→ **Exercise brief**
Copy the data below exactly. Any pictures in it should be omitted.

Stored data entries:
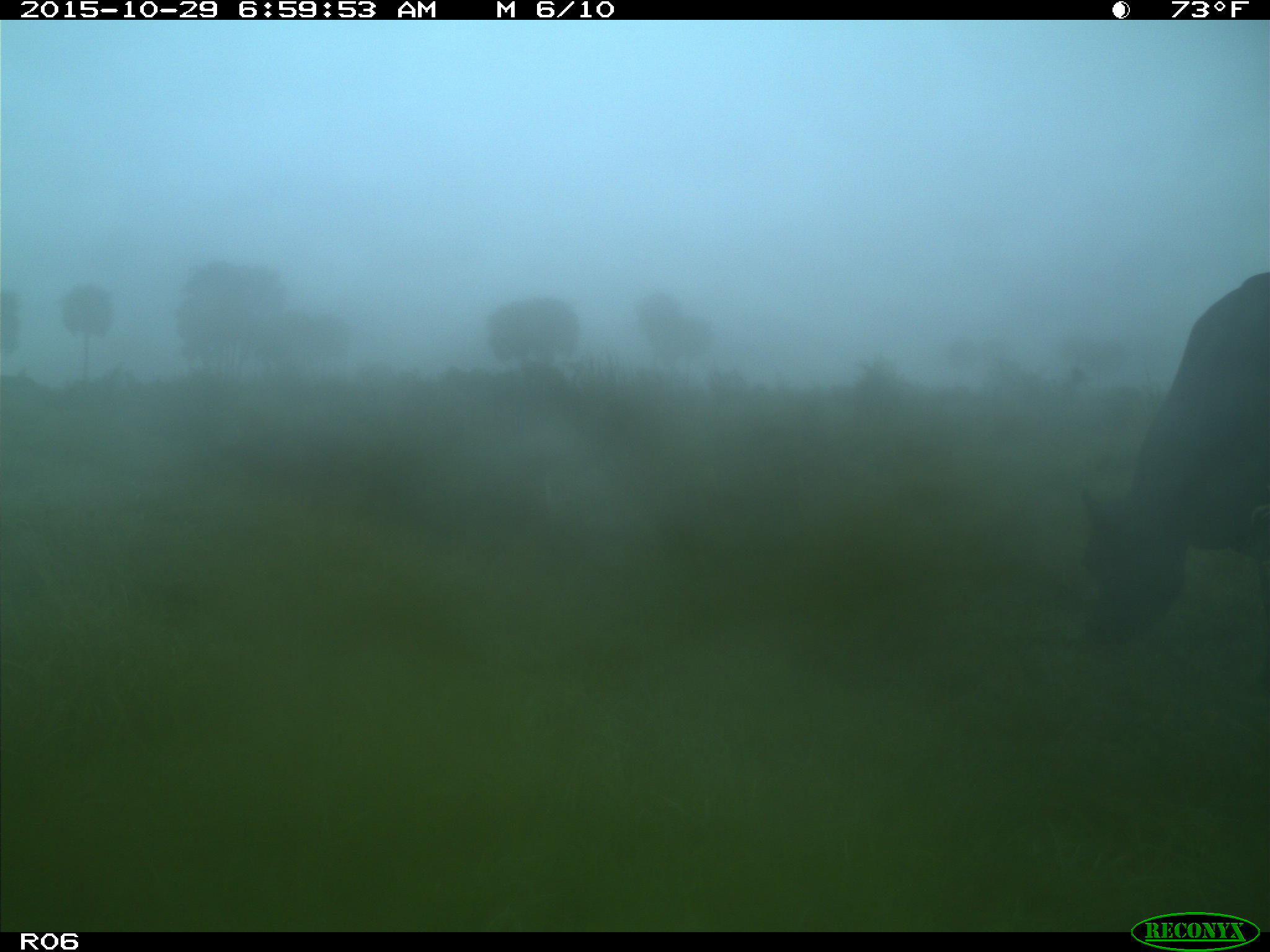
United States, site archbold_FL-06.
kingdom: Animalia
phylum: Chordata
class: Mammalia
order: Artiodactyla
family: Bovidae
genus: Bos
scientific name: Bos taurus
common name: domestic cow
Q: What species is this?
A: Bos taurus (domestic cow).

→ **Your solution**
United States, site archbold_FL-06.
kingdom: Animalia
phylum: Chordata
class: Mammalia
order: Artiodactyla
family: Bovidae
genus: Bos
scientific name: Bos taurus
common name: domestic cow
Q: What species is this?
A: Bos taurus (domestic cow).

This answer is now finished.